Where one Soldier had volunteered to look at an array of images on a screen, another volunteered to play a game on a nearby computer. The goal was to shoot a “bubble” of one color at a cluster of other bubbles at the top of the screen. Where multiple bubbles of the same color touched, they would fall away. Typically the game would be played with a mouse or keyboard. But in this instance, it was the Soldier’s eyes that told the bubble where to go.
Ries told the Soldier to simply look on the screen at where he wanted the game to “shoot” the bubble, and that would be where the bubble went. And that’s exactly what happened.

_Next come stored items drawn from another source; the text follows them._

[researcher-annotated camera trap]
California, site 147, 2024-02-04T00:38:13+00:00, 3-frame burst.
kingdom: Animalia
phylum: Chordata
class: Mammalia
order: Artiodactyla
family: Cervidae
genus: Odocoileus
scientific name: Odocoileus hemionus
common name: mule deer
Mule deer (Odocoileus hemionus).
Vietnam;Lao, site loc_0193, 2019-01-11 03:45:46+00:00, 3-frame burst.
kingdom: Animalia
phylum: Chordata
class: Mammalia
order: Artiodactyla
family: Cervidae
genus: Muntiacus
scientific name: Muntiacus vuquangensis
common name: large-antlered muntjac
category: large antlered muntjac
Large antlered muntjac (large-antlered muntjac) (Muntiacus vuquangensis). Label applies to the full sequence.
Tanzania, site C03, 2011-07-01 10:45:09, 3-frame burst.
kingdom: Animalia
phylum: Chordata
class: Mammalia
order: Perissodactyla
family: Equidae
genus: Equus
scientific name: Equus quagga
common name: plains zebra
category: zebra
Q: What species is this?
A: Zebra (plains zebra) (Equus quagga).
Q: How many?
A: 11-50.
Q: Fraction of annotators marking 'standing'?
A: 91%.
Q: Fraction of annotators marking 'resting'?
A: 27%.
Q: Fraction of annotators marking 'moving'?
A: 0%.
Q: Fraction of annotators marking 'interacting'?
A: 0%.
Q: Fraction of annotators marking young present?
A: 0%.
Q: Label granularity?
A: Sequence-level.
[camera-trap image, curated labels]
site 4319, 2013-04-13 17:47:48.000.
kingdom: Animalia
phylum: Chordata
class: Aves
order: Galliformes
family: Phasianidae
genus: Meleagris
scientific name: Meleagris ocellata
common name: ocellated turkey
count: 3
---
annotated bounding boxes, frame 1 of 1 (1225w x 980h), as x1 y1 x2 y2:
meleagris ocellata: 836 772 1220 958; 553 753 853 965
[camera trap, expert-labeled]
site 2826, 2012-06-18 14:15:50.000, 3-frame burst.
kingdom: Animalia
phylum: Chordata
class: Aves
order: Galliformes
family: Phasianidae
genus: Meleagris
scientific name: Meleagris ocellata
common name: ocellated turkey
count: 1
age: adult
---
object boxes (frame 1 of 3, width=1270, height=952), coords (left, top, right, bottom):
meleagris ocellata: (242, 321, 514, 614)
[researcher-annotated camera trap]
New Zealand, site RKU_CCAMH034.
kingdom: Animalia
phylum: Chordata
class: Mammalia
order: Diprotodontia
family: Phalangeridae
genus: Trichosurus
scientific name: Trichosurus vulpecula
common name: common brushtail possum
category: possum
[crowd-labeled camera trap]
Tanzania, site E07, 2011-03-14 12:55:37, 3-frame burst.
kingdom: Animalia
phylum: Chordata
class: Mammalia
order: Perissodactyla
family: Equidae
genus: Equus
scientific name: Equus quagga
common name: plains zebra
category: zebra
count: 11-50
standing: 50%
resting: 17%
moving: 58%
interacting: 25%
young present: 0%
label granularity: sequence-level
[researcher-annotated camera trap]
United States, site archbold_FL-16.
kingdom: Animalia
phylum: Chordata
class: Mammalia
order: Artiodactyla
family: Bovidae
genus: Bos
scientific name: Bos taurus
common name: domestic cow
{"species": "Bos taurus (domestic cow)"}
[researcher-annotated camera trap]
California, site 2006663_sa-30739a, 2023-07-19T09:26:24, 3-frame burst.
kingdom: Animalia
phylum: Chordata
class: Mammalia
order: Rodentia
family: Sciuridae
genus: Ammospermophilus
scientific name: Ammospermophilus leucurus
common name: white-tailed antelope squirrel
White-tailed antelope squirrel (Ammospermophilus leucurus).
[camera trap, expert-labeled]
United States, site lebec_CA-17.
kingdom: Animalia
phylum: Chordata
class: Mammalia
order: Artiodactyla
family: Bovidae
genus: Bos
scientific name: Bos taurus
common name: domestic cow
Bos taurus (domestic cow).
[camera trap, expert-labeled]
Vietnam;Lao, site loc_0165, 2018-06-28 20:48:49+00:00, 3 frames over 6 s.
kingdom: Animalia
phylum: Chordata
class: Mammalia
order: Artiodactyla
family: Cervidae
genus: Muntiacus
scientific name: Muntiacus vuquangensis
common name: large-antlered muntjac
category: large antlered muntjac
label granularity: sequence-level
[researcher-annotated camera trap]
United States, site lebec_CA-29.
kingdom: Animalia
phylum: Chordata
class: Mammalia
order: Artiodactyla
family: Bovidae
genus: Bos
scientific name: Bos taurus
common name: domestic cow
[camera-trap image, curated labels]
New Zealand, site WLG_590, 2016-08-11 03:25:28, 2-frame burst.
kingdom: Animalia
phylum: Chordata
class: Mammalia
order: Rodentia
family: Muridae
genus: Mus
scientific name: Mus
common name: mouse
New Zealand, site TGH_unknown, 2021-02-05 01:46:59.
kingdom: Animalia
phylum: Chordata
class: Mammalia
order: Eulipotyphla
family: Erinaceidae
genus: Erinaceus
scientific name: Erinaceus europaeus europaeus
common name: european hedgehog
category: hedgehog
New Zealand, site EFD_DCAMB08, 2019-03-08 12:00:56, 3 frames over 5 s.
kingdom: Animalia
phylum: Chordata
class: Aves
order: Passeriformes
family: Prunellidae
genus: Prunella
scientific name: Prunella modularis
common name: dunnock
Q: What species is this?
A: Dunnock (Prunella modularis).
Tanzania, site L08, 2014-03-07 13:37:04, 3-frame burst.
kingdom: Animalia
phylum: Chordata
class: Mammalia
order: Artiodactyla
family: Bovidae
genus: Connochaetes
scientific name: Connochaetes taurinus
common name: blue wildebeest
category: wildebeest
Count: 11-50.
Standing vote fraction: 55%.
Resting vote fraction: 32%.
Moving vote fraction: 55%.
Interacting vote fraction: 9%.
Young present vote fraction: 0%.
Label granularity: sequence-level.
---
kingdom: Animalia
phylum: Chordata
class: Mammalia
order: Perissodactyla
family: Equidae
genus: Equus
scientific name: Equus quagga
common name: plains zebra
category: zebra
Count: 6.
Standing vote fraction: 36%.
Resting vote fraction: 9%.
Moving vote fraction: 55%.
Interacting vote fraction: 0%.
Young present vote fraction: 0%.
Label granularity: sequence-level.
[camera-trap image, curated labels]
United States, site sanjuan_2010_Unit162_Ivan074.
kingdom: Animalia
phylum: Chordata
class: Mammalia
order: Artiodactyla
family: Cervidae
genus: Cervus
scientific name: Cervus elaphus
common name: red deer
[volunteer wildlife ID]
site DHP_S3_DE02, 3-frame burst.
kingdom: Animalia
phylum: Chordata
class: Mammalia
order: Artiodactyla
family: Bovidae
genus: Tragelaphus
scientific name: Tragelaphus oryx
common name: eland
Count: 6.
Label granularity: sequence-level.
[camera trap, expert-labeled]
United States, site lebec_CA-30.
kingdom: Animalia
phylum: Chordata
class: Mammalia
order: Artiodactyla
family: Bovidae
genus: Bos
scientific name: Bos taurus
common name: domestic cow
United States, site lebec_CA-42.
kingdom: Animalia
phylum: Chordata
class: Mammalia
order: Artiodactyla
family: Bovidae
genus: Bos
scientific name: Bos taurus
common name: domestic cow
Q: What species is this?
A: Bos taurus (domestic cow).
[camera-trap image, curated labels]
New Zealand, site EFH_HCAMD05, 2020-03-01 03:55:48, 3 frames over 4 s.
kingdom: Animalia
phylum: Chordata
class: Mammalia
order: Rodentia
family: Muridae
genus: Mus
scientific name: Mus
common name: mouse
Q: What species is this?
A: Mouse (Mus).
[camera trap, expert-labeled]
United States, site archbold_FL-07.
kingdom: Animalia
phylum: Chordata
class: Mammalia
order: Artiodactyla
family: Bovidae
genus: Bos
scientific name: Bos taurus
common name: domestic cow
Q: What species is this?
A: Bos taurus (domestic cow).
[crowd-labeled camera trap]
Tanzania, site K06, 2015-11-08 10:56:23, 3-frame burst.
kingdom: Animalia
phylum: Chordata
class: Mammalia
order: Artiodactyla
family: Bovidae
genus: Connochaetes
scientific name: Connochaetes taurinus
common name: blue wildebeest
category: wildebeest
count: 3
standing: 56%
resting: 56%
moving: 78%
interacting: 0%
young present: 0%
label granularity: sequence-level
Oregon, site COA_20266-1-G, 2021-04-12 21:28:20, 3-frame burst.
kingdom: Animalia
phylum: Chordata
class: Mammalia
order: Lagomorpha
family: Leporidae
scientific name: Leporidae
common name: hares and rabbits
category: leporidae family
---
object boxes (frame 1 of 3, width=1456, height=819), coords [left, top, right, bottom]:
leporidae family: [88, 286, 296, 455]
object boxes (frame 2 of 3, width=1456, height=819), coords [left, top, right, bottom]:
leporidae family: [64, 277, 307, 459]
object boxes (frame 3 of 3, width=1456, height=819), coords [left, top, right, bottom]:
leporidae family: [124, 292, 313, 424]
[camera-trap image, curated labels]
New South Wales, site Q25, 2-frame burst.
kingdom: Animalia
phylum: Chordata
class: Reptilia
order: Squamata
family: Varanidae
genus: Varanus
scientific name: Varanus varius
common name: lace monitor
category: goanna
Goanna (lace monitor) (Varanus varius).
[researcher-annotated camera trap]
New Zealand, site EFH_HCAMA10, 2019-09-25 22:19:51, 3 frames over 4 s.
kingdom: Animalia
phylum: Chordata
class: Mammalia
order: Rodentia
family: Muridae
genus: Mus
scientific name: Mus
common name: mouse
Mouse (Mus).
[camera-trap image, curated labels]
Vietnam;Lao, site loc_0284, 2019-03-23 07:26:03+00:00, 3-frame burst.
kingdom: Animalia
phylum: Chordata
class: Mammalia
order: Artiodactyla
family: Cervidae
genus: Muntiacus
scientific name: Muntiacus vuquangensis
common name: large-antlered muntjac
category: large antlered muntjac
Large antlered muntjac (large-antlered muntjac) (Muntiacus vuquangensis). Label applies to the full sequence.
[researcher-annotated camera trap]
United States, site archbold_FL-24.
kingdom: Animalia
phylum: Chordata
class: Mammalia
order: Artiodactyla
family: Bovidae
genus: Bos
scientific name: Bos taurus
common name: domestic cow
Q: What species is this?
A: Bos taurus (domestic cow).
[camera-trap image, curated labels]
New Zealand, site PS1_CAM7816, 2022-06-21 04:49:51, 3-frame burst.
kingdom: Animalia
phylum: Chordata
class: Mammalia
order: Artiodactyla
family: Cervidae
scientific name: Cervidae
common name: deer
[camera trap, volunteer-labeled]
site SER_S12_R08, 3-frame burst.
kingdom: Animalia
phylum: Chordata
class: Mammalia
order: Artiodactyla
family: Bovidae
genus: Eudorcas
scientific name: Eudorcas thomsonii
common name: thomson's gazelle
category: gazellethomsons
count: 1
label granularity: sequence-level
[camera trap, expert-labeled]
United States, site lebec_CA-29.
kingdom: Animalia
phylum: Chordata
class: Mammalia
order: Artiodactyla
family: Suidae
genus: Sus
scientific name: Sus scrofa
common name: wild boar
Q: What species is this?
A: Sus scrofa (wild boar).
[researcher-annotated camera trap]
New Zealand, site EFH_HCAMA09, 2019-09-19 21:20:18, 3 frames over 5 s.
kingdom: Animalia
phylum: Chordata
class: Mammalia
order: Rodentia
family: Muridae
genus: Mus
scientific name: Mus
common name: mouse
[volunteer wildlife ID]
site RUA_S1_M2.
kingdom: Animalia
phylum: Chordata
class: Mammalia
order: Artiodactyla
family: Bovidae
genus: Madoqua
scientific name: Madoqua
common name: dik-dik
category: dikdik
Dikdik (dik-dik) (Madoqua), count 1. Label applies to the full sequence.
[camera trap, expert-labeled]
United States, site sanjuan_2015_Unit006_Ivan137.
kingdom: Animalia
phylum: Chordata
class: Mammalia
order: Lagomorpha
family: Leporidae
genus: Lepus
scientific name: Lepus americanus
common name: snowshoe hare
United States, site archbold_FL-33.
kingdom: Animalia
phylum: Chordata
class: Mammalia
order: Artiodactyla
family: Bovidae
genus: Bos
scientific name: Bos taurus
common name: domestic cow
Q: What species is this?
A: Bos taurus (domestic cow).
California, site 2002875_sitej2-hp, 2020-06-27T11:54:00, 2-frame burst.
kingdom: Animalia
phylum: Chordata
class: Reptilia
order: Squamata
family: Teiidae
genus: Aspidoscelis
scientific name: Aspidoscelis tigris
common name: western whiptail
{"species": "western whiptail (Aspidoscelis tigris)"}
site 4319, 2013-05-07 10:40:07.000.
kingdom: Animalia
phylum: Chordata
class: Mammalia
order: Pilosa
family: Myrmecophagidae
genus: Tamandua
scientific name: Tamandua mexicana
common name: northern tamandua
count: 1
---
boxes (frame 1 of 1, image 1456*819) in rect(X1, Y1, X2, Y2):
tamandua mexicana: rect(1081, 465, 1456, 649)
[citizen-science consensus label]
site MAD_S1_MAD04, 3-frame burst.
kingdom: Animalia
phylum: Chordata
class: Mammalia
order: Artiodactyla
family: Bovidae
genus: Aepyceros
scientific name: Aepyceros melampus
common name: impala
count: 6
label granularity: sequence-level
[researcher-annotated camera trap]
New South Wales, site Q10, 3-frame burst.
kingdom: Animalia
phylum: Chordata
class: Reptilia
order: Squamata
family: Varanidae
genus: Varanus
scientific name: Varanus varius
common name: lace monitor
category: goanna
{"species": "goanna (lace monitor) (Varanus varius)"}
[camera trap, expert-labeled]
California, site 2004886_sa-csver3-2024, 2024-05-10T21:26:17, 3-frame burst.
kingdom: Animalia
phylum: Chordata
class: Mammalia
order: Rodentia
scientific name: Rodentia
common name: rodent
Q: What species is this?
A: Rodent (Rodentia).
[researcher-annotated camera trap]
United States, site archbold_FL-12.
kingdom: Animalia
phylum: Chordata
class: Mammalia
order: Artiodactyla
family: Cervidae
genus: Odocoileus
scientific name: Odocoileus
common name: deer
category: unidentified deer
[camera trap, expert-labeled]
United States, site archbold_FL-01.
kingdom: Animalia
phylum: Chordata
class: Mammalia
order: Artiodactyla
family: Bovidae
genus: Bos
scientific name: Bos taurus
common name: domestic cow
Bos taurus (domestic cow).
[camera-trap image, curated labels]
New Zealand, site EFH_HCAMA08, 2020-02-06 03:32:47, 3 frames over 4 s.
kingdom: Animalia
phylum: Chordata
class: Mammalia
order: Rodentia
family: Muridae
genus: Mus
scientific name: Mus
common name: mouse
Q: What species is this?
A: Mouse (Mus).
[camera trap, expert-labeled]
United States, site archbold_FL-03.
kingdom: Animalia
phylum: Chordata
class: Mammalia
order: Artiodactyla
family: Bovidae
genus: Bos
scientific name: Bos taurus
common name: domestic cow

Like a clenched jaw, eye movement also introduces artifacts into a neural signal. But if Ries and fellow researchers can feed into their algorithms when an analyst’s eyes are moving, and also where an analyst’s eyes lock in on a computer screen, that can help improve intelligence work.
“One thing we have done is instead of having people view images at the center of the screen, we’re leveraging eye-tracking to know whenever they fixate on a particular region of space,” he said. “We can extract the neural signal, time-locked to that fixation, and look for a similar target response signal. Then you don’t have to constrain the image to the center of the screen. Instead, you can present an image and the analyst can manually scan through it and whenever they fixate on an item of interest, that particular region can be flagged.”
“We want to create a solution where image analysts can quickly sort through large volumes of image data, while still maintaining a high level of accuracy, by leveraging the power of the neural responses of individuals,” he said.